• **Task requirements**: Copy out every line of the entries below, requests included, multiplying each bounding-box coordinate in the answers by 0.95 and rounding to the nearest whole number, with halves rounded up. Leave every number in the requests and the list numbering unchanged.

##############################

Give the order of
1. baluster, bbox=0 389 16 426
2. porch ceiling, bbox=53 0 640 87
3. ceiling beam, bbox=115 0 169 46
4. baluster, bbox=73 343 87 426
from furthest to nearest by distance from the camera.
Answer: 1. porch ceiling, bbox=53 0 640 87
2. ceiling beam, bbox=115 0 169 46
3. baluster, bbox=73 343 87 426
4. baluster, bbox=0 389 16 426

##############################

• **Exercise solution**:
Give the order of
1. baluster, bbox=0 389 16 426
2. porch ceiling, bbox=53 0 640 87
3. ceiling beam, bbox=115 0 169 46
4. baluster, bbox=73 343 87 426
from furthest to nearest by distance from the camera.
Answer: 1. porch ceiling, bbox=50 0 608 83
2. ceiling beam, bbox=109 0 161 44
3. baluster, bbox=69 326 83 405
4. baluster, bbox=0 370 15 405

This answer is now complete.